In 2007, during his first tour in Iraq, Martinez’s battalion was hit by an explosive while they were driving through Mosul.
“I couldn’t feel the left side of my face,” he said. “I was pinned with my first purple heart, and my Command Sergeant Major said ‘Hey, we can send you to the rear.’ I said ‘No sir, I can still fight.' And so I chose to stay and fight…but I knew something was wrong.”
He continued to fight in Iraq for two more years, until a bomb split his vehicle in half. This time, the impact nearly killed him.
“I remember calling my wife, saying I didn’t think I was going to make it," he said. "I told her it’s been a good ride, take care of the boys…and I was out.”
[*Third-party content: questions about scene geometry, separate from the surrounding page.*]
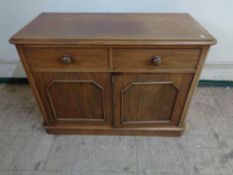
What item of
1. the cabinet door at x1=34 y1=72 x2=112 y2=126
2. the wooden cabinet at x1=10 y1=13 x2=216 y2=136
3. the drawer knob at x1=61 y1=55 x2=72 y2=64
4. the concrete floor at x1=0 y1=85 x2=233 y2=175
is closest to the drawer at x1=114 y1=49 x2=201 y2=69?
the wooden cabinet at x1=10 y1=13 x2=216 y2=136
When he returned to the United States, he came face to face with an even bigger, personal battle.
“I remember my boys saying, ‘Welcome home.’ I could see them but I couldn’t feel. That’s because of PTSD and traumatic brain injury. I just felt cold,” Martinez said.
Years of rehabilitation followed, and it continues today. But despite the physical drawbacks like headaches, dizziness and delayed speech, Martinez moves forward with service off the battlefield. He’s medically retired, and dedicates himself to helping his Latino “brothers” who might be reluctant to seek treatment.
"When you start getting educated and understand there’s something wrong, get help," he said. "I’m tired of seeing family members who say ‘I don’t have time.’ It takes five minutes.”
The USO’s new PSA campaign on invisible wounds was a platform for Martinez to share his story and his message, he said.
“We were honored to help him when he came off the battlefield,” USO spokesman Frank Thorp said. “Over a period of time, we got to know him well…and it sounded like he wanted to talk about it.”
Talking about his injuries has helped Martinez embrace the healing process, he said, and brought him closer to his fellow soldiers.
“We understand each other. We just want to get better and get back to normal life," he said. "The goal for all of us is just to find peace.”